Die hohe Arbeitslosigkeit, Zwangsvollstreckungen und eine Übersättigung des Immobilienmarktes dürften eine Erholung noch eine Weile behindern und die Hauspreise weiter drücken, teilte Freddie Mac mit. Deshalb sei der Konzern weiter von Staatshilfen abhängig. Eine gestiegene Eigenkapitalquote durch höherwertige Anleihen ersparte es Freddie Mac aber ein zweites Quartal in Folge, auf Gelder der Regierung zurückgreifen zu müssen, um eine Insolvenz zu verhindern. Freddie Mac erhöhte wegen höherer Ausfälle die Rückstellungen für Kreditverluste auf 7,6 Mrd. $ - ein Plus von 46 Prozent zum Vorquartal.

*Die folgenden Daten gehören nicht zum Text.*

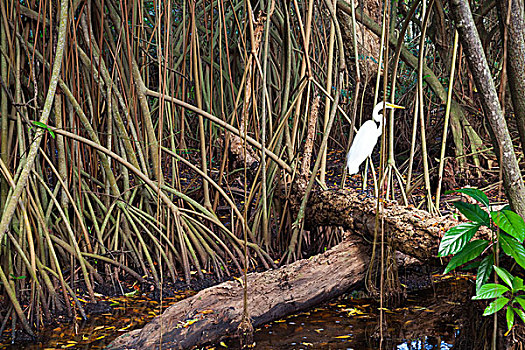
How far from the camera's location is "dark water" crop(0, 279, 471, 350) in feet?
6.45

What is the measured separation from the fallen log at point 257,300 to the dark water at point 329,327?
7 centimetres

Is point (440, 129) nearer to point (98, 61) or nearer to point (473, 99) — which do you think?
point (473, 99)

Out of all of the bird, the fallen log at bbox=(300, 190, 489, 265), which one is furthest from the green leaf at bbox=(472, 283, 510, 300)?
the bird

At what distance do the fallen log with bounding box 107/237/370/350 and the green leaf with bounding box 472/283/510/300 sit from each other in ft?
2.78

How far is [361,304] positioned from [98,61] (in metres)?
1.69

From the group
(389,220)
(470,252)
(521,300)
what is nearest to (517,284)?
(521,300)

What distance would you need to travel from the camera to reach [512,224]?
56.5 inches

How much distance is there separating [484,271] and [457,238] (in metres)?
0.14

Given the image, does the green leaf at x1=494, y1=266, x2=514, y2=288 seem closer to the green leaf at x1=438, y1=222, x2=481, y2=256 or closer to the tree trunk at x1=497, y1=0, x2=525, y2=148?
the green leaf at x1=438, y1=222, x2=481, y2=256

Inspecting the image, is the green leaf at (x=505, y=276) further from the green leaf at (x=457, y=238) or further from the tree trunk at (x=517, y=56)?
the tree trunk at (x=517, y=56)

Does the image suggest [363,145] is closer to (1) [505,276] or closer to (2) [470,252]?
(2) [470,252]

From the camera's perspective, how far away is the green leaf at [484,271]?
1.52 meters

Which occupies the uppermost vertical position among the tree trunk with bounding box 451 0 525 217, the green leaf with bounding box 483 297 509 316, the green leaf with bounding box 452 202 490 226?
the tree trunk with bounding box 451 0 525 217

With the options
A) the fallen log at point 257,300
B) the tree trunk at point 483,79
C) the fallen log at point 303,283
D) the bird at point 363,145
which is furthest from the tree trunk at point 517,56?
the bird at point 363,145
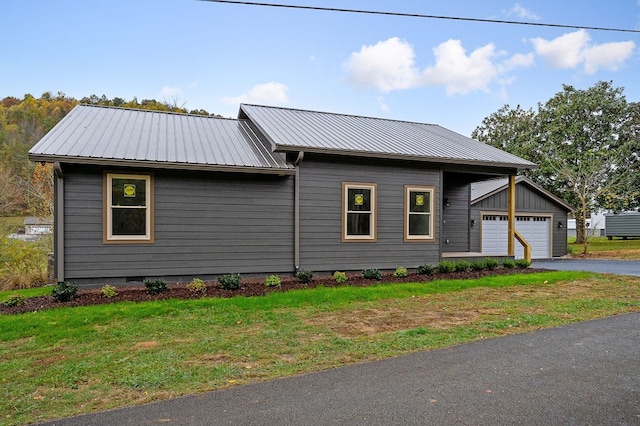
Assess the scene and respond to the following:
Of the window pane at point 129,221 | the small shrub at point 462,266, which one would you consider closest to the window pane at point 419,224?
the small shrub at point 462,266

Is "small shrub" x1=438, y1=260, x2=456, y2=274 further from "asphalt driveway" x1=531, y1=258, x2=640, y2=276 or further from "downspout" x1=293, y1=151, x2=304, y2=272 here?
"asphalt driveway" x1=531, y1=258, x2=640, y2=276

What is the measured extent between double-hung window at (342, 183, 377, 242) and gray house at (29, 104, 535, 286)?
1.1 inches

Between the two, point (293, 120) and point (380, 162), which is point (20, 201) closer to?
point (293, 120)

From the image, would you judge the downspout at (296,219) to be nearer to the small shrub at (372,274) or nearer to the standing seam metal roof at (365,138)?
the standing seam metal roof at (365,138)

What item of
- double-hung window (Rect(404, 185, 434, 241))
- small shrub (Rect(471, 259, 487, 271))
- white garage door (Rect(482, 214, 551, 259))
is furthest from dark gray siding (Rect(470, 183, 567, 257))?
double-hung window (Rect(404, 185, 434, 241))

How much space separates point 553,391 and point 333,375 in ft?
6.62

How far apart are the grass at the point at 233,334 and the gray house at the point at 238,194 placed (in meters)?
1.95

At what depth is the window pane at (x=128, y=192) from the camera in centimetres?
921

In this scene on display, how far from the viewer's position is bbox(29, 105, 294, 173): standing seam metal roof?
29.1 ft

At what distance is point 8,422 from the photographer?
3.21 metres

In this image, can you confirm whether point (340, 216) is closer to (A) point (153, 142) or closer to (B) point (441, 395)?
(A) point (153, 142)

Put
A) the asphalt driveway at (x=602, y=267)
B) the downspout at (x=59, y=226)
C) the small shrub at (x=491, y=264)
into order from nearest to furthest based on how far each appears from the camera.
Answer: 1. the downspout at (x=59, y=226)
2. the small shrub at (x=491, y=264)
3. the asphalt driveway at (x=602, y=267)

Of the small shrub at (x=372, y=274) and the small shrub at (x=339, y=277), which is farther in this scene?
the small shrub at (x=372, y=274)

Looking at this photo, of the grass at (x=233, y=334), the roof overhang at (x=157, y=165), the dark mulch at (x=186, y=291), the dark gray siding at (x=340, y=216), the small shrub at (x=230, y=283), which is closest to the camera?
the grass at (x=233, y=334)
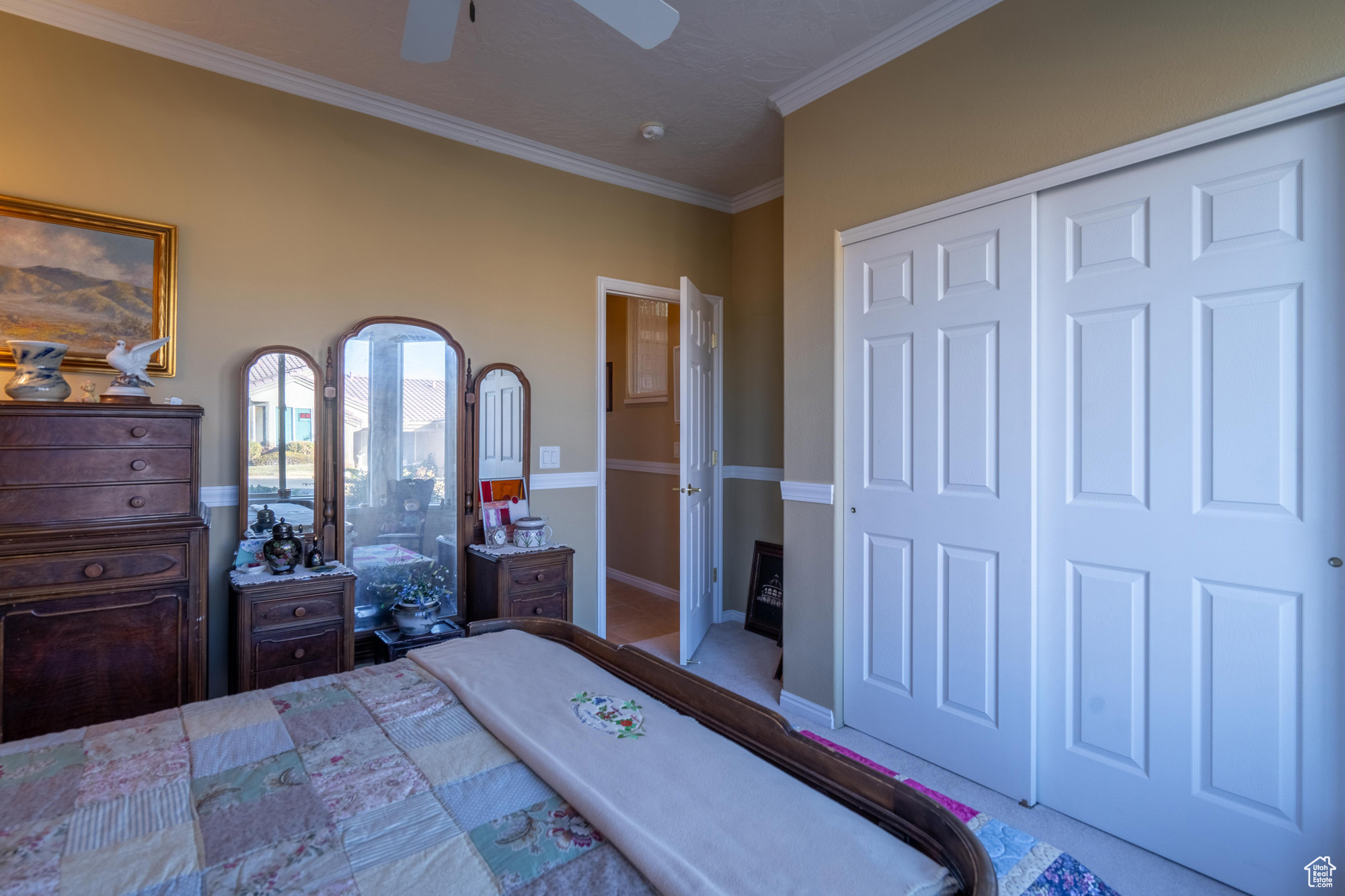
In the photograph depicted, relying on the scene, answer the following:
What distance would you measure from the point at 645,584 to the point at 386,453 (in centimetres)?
265

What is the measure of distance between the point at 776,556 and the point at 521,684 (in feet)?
9.01

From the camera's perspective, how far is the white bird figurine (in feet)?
7.33

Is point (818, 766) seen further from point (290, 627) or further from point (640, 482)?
point (640, 482)

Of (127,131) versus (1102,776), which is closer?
A: (1102,776)

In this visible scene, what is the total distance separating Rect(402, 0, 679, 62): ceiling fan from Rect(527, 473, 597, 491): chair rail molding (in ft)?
7.07

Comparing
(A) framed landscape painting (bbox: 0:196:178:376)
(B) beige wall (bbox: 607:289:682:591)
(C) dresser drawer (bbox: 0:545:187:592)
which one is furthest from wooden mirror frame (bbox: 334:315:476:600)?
(B) beige wall (bbox: 607:289:682:591)

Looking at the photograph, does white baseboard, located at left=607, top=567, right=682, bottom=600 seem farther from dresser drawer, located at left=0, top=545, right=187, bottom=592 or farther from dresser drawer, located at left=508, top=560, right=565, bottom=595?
dresser drawer, located at left=0, top=545, right=187, bottom=592

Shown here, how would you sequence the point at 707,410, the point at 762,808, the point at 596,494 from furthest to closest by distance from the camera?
1. the point at 707,410
2. the point at 596,494
3. the point at 762,808

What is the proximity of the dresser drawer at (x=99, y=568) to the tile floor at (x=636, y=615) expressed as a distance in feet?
7.53

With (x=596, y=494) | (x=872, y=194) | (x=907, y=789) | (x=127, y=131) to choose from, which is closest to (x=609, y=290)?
(x=596, y=494)

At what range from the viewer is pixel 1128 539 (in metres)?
2.00

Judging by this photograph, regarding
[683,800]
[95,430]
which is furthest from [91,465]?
[683,800]

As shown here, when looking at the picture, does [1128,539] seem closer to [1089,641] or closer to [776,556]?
[1089,641]

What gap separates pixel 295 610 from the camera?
8.17 ft
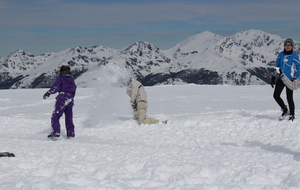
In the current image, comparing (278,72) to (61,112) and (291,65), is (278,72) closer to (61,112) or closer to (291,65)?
(291,65)

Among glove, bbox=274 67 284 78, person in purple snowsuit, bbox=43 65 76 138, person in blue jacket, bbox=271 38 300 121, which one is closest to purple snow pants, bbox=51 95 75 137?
person in purple snowsuit, bbox=43 65 76 138

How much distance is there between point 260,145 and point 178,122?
342 centimetres

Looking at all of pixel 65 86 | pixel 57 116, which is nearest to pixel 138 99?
pixel 65 86

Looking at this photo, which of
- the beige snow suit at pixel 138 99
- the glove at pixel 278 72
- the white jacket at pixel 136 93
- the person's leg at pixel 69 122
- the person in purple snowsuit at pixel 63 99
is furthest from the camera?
the white jacket at pixel 136 93

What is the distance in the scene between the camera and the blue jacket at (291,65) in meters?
9.30

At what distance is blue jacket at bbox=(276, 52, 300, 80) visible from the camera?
9305mm

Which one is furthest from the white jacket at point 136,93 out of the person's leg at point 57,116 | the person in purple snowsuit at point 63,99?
the person's leg at point 57,116

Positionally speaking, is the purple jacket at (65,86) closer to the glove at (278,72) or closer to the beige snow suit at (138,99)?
the beige snow suit at (138,99)

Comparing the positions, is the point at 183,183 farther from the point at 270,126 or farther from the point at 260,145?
the point at 270,126

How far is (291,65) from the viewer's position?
371 inches

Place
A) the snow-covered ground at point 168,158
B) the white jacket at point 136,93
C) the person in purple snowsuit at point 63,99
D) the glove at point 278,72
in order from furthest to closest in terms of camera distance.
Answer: the white jacket at point 136,93 < the glove at point 278,72 < the person in purple snowsuit at point 63,99 < the snow-covered ground at point 168,158

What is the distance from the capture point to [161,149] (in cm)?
740

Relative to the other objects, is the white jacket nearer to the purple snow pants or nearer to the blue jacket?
the purple snow pants

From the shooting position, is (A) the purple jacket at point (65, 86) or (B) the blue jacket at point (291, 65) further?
(B) the blue jacket at point (291, 65)
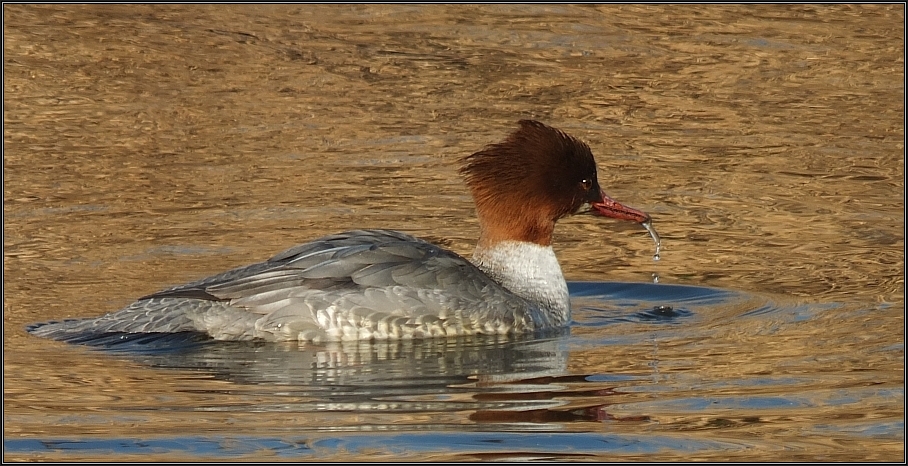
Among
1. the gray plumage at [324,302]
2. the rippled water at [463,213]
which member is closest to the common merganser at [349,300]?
the gray plumage at [324,302]

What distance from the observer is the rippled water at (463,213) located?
7.14 meters

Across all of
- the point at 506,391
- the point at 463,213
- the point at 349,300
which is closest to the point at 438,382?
the point at 506,391

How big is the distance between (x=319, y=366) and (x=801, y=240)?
13.8 feet

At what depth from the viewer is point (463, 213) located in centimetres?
1167

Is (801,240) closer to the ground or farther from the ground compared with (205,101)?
closer to the ground

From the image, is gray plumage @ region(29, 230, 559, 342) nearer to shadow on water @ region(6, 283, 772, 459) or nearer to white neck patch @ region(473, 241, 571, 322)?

Freddie Mac und Fannie Mae waren im September 2008 unter staatliche Kontrolle gestellt worden und sind seitdem mit umfangreichen Geldspritzen am Leben erhalten worden. Freddie Mac hat bisher knapp 52 Mrd., Fannie Mae mit dem neuen Zuschuss fast 61 Mrd. $ erhalten. Die US-Regierung will so den ins Rutschen geratenen Immobilienmarkt stützen und weitere Turbulenzen an den weltweiten Finanzmärkten verhindern. Die Verluste bei beiden Konzernen stellen den Kongress nun vor ein Dilemma: Einerseits sollen nicht noch mehr Steuergelder ausgegeben werden, andererseits zählt der Kongress beim Kampf gegen die Immobilienkrise auf die beiden Unternehmen. Sie sollen Zwangsvollstreckungen aussetzen, was das Budget stark belastet.